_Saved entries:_
====================

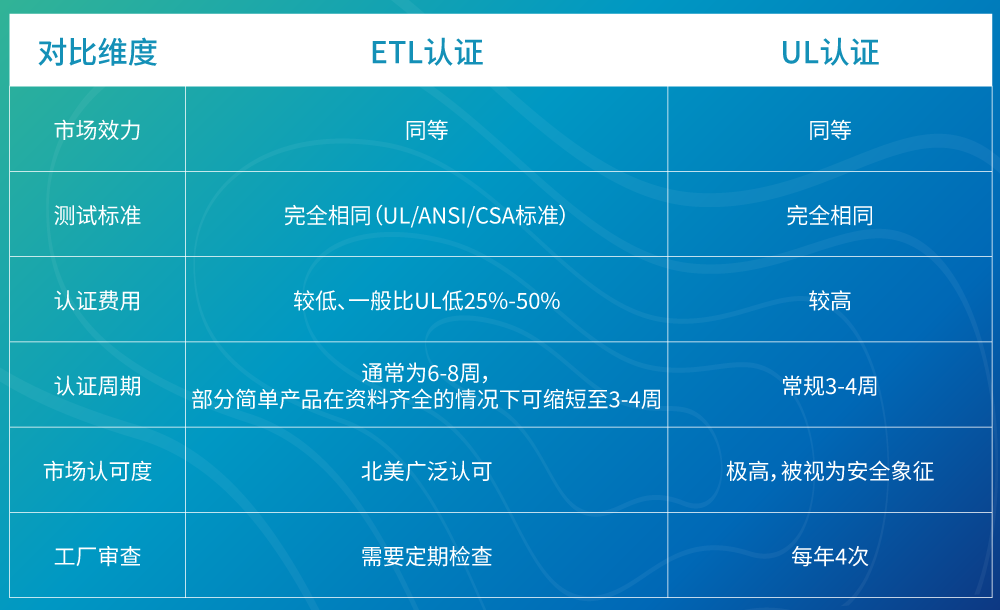 | 对比维度 | ETL认证 | UL认证 |
|---|---|---|
| 市场效力 | 同等 | 同等 |
| 测试标准 | 完全相同(UL/ANSI/CSA标准) | 完全相同 |
| 认证费用 | 较低、一般比UL低25%-50% | 较高 |
| 认证周期 | 通常为6-8周，部分简单产品在资料齐全的情况下可缩短至3-4周 | 常规3-4周 |
| 市场认可度 | 北美广泛认可 | 极高，被视为安全象征 |
| 工厂审查 | 需要定期检查 | 每年4次 |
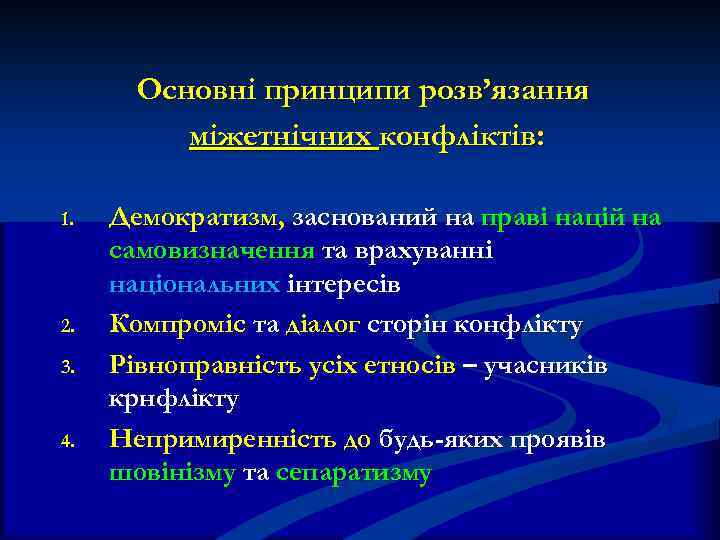 Основні принципи розв’язання міжетнічних конфліктів:

1. Демократизм, заснований на праві націй на самовизначення та врахуванні національних інтересів
2. Компроміс та діалог сторін конфлікту
3. Рівноправність усіх етносів – учасників крнфлікту
4. Непримиренність до будь-яких проявів шовінізму та сепаратизму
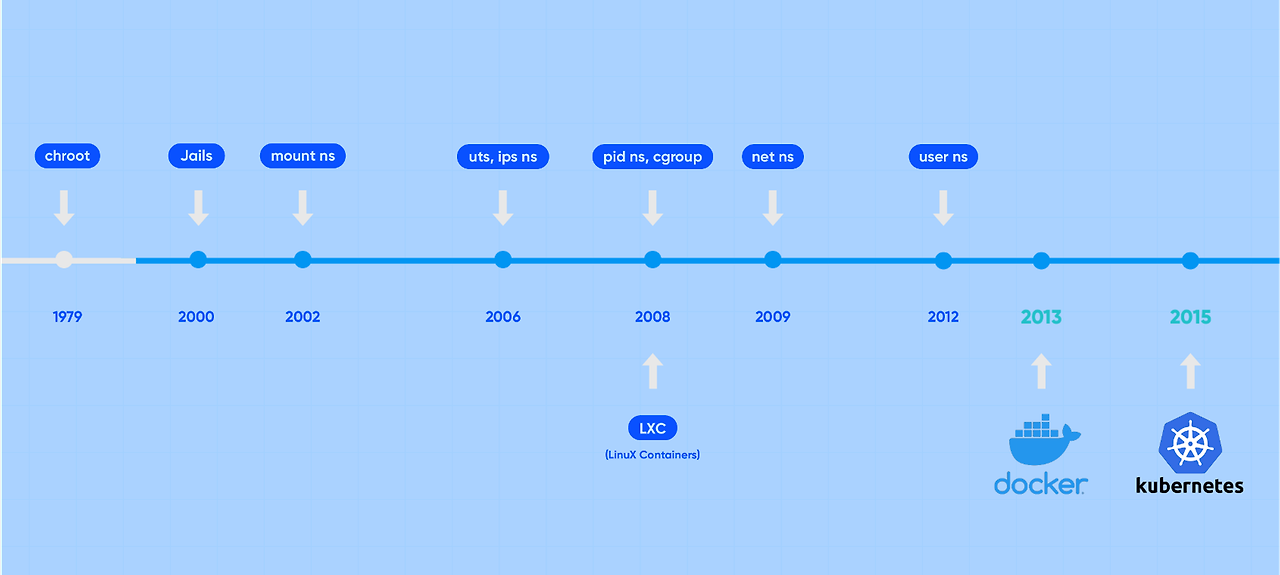 chroot
Jails
mount ns
uts, ips ns
pid ns, cgroup
net ns
user ns

1979
2000
2002
2006
2008
2009
2012
2013
2015

LXC
(LinuX Containers)

docker

kubernetes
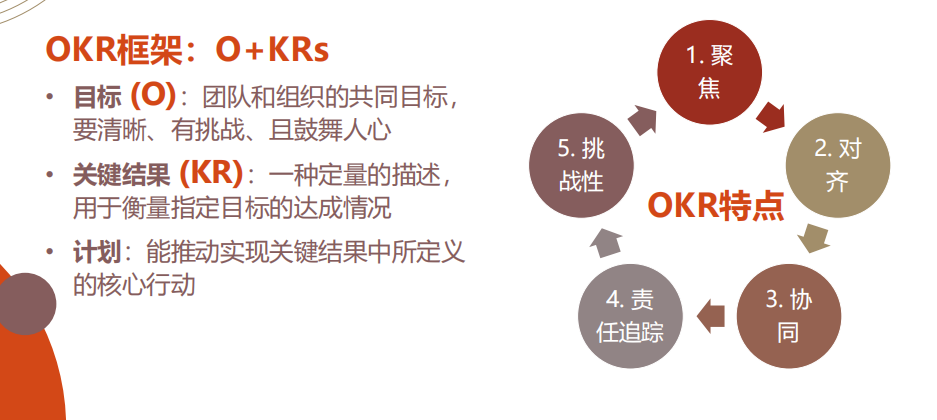 OKR框架：O+KRs

• 目标 (O)：团队和组织的共同目标，要清晰、有挑战、且鼓舞人心

• 关键结果 (KR)：一种定量的描述，用于衡量指定目标的达成情况

• 计划：能推动实现关键结果中所定义的核心行动

1. 聚焦

2. 对齐

3. 协同

4. 责任追踪

5. 挑战性

OKR特点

====================

_Assigned task:_
Return an exact transcription of the entries above, excluding each image.

_Written response:_
 | 对比维度 | ETL认证 | UL认证 |
|---|---|---|
| 市场效力 | 同等 | 同等 |
| 测试标准 | 完全相同(UL/ANSI/CSA标准) | 完全相同 |
| 认证费用 | 较低、一般比UL低25%-50% | 较高 |
| 认证周期 | 通常为6-8周，部分简单产品在资料齐全的情况下可缩短至3-4周 | 常规3-4周 |
| 市场认可度 | 北美广泛认可 | 极高，被视为安全象征 |
| 工厂审查 | 需要定期检查 | 每年4次 |
 Основні принципи розв’язання міжетнічних конфліктів:

1. Демократизм, заснований на праві націй на самовизначення та врахуванні національних інтересів
2. Компроміс та діалог сторін конфлікту
3. Рівноправність усіх етносів – учасників крнфлікту
4. Непримиренність до будь-яких проявів шовінізму та сепаратизму
 chroot
Jails
mount ns
uts, ips ns
pid ns, cgroup
net ns
user ns

1979
2000
2002
2006
2008
2009
2012
2013
2015

LXC
(LinuX Containers)

docker

kubernetes
 OKR框架：O+KRs

• 目标 (O)：团队和组织的共同目标，要清晰、有挑战、且鼓舞人心

• 关键结果 (KR)：一种定量的描述，用于衡量指定目标的达成情况

• 计划：能推动实现关键结果中所定义的核心行动

1. 聚焦

2. 对齐

3. 协同

4. 责任追踪

5. 挑战性

OKR特点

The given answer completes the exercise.